- [Problem details]:
Present every line of the records below as a JSON list of strings with one string per line, skipping blank lines. Omit the picture placeholders from the list.
═════ Given data ═════
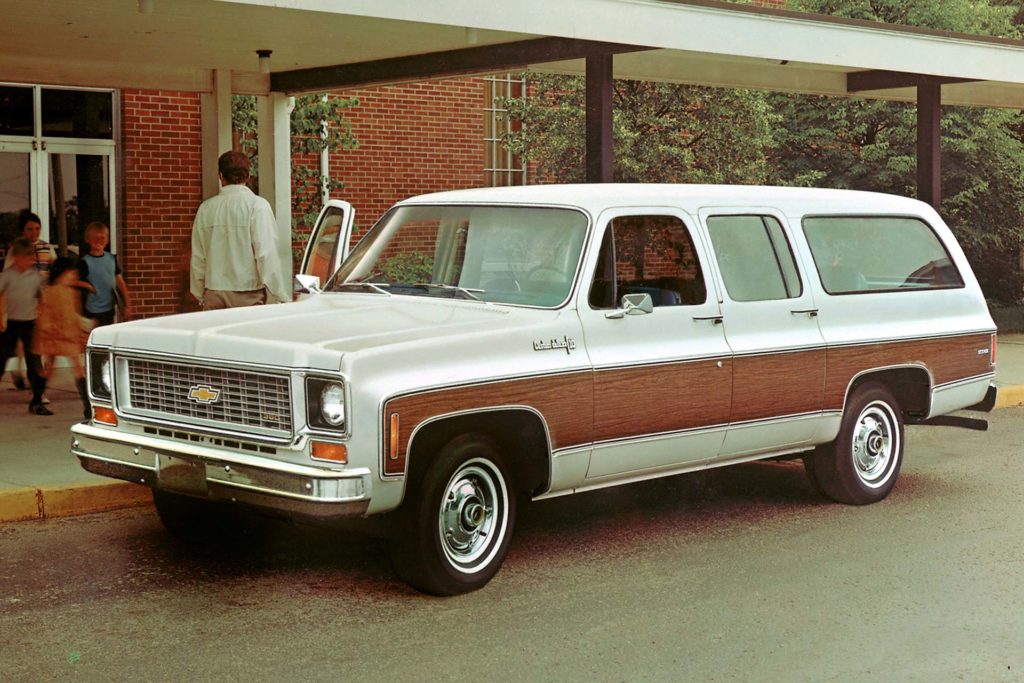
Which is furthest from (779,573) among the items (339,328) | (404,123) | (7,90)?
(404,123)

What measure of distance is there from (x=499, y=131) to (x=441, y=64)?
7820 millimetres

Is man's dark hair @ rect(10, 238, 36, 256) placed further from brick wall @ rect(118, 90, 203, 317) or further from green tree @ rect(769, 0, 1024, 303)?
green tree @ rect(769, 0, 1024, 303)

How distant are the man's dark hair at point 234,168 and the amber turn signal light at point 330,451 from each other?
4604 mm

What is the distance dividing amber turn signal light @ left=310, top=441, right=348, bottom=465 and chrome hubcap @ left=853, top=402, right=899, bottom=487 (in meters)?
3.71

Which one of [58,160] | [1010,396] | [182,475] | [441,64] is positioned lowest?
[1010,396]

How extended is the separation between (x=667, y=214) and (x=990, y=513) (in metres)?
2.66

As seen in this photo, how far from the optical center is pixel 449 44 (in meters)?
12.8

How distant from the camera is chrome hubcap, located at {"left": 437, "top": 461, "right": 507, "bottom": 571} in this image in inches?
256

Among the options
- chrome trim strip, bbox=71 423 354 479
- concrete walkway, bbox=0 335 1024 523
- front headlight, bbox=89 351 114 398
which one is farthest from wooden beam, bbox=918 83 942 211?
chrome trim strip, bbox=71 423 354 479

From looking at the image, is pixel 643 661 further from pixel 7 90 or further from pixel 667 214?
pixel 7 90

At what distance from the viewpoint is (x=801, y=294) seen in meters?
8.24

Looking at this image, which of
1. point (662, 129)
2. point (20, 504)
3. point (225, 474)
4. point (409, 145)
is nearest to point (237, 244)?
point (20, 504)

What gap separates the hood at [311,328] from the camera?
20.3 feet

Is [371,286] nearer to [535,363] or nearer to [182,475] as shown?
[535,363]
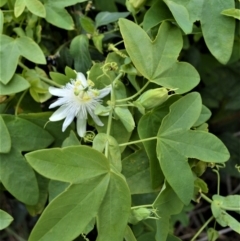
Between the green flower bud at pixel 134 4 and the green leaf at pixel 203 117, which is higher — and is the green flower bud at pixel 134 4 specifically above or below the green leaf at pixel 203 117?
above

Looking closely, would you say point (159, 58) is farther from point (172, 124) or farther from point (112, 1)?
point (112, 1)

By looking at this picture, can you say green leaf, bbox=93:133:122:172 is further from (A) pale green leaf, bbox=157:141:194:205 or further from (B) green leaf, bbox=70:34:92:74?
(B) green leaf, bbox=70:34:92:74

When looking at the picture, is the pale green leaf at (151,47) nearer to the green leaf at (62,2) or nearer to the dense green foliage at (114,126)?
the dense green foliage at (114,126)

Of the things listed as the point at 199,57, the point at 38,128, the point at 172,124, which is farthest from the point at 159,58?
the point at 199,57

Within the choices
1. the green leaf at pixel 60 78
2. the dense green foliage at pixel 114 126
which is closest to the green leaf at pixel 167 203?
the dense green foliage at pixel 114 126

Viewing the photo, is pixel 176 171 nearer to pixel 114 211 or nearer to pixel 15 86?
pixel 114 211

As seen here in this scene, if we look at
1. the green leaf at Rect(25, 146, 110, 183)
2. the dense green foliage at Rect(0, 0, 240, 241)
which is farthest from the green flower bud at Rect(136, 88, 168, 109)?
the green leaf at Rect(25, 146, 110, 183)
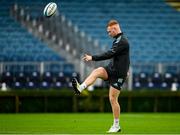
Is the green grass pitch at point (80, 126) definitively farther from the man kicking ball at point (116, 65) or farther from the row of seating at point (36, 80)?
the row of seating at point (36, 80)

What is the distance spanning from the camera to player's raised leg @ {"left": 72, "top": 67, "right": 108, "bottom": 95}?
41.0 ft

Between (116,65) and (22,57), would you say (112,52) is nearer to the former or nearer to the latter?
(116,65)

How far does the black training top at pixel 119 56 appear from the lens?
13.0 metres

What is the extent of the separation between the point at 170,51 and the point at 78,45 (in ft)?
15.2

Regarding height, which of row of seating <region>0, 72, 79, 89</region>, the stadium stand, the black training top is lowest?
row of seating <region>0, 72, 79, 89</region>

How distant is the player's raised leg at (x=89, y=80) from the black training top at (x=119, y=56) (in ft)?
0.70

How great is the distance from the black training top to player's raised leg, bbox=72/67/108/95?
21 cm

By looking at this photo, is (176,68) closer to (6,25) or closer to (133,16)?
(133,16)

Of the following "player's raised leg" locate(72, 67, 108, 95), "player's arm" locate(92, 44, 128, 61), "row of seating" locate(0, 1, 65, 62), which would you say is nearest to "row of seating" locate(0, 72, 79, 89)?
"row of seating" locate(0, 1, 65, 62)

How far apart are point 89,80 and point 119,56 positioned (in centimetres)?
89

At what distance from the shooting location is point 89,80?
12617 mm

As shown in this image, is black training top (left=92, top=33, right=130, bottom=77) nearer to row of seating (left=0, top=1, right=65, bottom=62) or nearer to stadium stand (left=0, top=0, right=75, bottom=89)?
═════
- [The answer]:
[
  "Which is furthest from (779,573) among the items (339,328) | (404,123) | (7,90)?",
  "(404,123)",
  "What measure of distance is there from (x=499, y=131) to (x=441, y=64)?",
  "7820 millimetres",
  "Is man's dark hair @ rect(10, 238, 36, 256) placed further from brick wall @ rect(118, 90, 203, 317) or further from green tree @ rect(769, 0, 1024, 303)?",
  "green tree @ rect(769, 0, 1024, 303)",
  "How distant are the man's dark hair at point 234,168 and the amber turn signal light at point 330,451 from each other?",
  "4604 mm",
  "What is the distance dividing amber turn signal light @ left=310, top=441, right=348, bottom=465 and chrome hubcap @ left=853, top=402, right=899, bottom=487 (in meters)?",
  "3.71",
  "Which one of [58,160] | [1010,396] | [182,475] | [441,64] is positioned lowest?",
  "[1010,396]",
  "How extended is the separation between (x=667, y=214) and (x=990, y=513) (in metres)?",
  "2.66",
  "As seen in this photo, how far from the optical center is pixel 449 44 (in meters)?",
  "12.8",
  "How distant from the camera is chrome hubcap, located at {\"left\": 437, \"top\": 461, \"right\": 507, \"bottom\": 571} in this image in inches?",
  "256",
  "Among the options",
  "- chrome trim strip, bbox=71 423 354 479",
  "- concrete walkway, bbox=0 335 1024 523",
  "- front headlight, bbox=89 351 114 398",
  "which one is farthest from wooden beam, bbox=918 83 942 211?",
  "chrome trim strip, bbox=71 423 354 479",
  "From looking at the image, is pixel 643 661 further from pixel 7 90 or further from pixel 667 214?",
  "pixel 7 90",
  "At what distance from the viewpoint is (x=801, y=294) seen in meters?",
  "8.24",
  "Looking at this image, which of",
  "1. point (662, 129)",
  "2. point (20, 504)",
  "3. point (225, 474)",
  "4. point (409, 145)",
  "is nearest to point (237, 244)?",
  "point (20, 504)",
  "What gap separates the hood at [311,328] from the camera?",
  "20.3 feet",
  "Is [371,286] nearer to [535,363] or nearer to [182,475] as shown?",
  "[535,363]",
  "Between the green flower bud at pixel 134 4 and the green leaf at pixel 203 117, which is higher — and is the green flower bud at pixel 134 4 specifically above or below the green leaf at pixel 203 117?",
  "above",
  "Looking closely, would you say point (159, 58) is farther from point (172, 124) or farther from point (112, 1)?",
  "point (112, 1)",
  "By looking at this picture, can you say green leaf, bbox=93:133:122:172 is further from (A) pale green leaf, bbox=157:141:194:205 or further from (B) green leaf, bbox=70:34:92:74?",
  "(B) green leaf, bbox=70:34:92:74",
  "When looking at the picture, is the pale green leaf at (151,47) nearer to the green leaf at (62,2) or nearer to the dense green foliage at (114,126)?",
  "the dense green foliage at (114,126)",
  "Of the things listed as the point at 199,57, the point at 38,128, the point at 172,124, which is farthest from the point at 159,58?",
  "the point at 199,57",
  "Within the choices",
  "1. the green leaf at pixel 60 78",
  "2. the dense green foliage at pixel 114 126",
  "which is closest to the green leaf at pixel 167 203?",
  "the dense green foliage at pixel 114 126",
  "Viewing the photo, is pixel 176 171 nearer to pixel 114 211 or nearer to pixel 15 86?",
  "pixel 114 211",
  "As seen here in this scene, if we look at",
  "1. the green leaf at Rect(25, 146, 110, 183)",
  "2. the dense green foliage at Rect(0, 0, 240, 241)",
  "which is farthest from the green flower bud at Rect(136, 88, 168, 109)?",
  "the green leaf at Rect(25, 146, 110, 183)",
  "Is the green grass pitch at point (80, 126) definitively farther from the man kicking ball at point (116, 65) or farther from the row of seating at point (36, 80)?",
  "the row of seating at point (36, 80)",
  "What is the distance spanning from the camera to player's raised leg @ {\"left\": 72, \"top\": 67, \"right\": 108, \"bottom\": 95}?",
  "41.0 ft",
  "Between (116,65) and (22,57), would you say (112,52) is nearer to the former or nearer to the latter?",
  "(116,65)",
  "How far does the black training top at pixel 119 56 appear from the lens?",
  "13.0 metres",
  "What is the extent of the separation between the point at 170,51 and the point at 78,45 (in ft)?",
  "15.2",
  "Regarding height, which of row of seating <region>0, 72, 79, 89</region>, the stadium stand, the black training top is lowest?",
  "row of seating <region>0, 72, 79, 89</region>",
  "How distant is the player's raised leg at (x=89, y=80) from the black training top at (x=119, y=56) (in ft)?",
  "0.70",
  "How great is the distance from the black training top to player's raised leg, bbox=72/67/108/95?",
  "21 cm",
  "By looking at this photo, is (176,68) closer to (6,25) or closer to (133,16)?",
  "(133,16)",
  "Of the following \"player's raised leg\" locate(72, 67, 108, 95), \"player's arm\" locate(92, 44, 128, 61), \"row of seating\" locate(0, 1, 65, 62), which would you say is nearest to \"row of seating\" locate(0, 72, 79, 89)?",
  "\"row of seating\" locate(0, 1, 65, 62)",
  "How far apart are point 89,80 and point 119,56 positioned (in centimetres)?",
  "89",
  "At what distance from the shooting location is point 89,80?",
  "12617 mm",
  "As shown in this image, is black training top (left=92, top=33, right=130, bottom=77) nearer to row of seating (left=0, top=1, right=65, bottom=62) or nearer to stadium stand (left=0, top=0, right=75, bottom=89)?"
]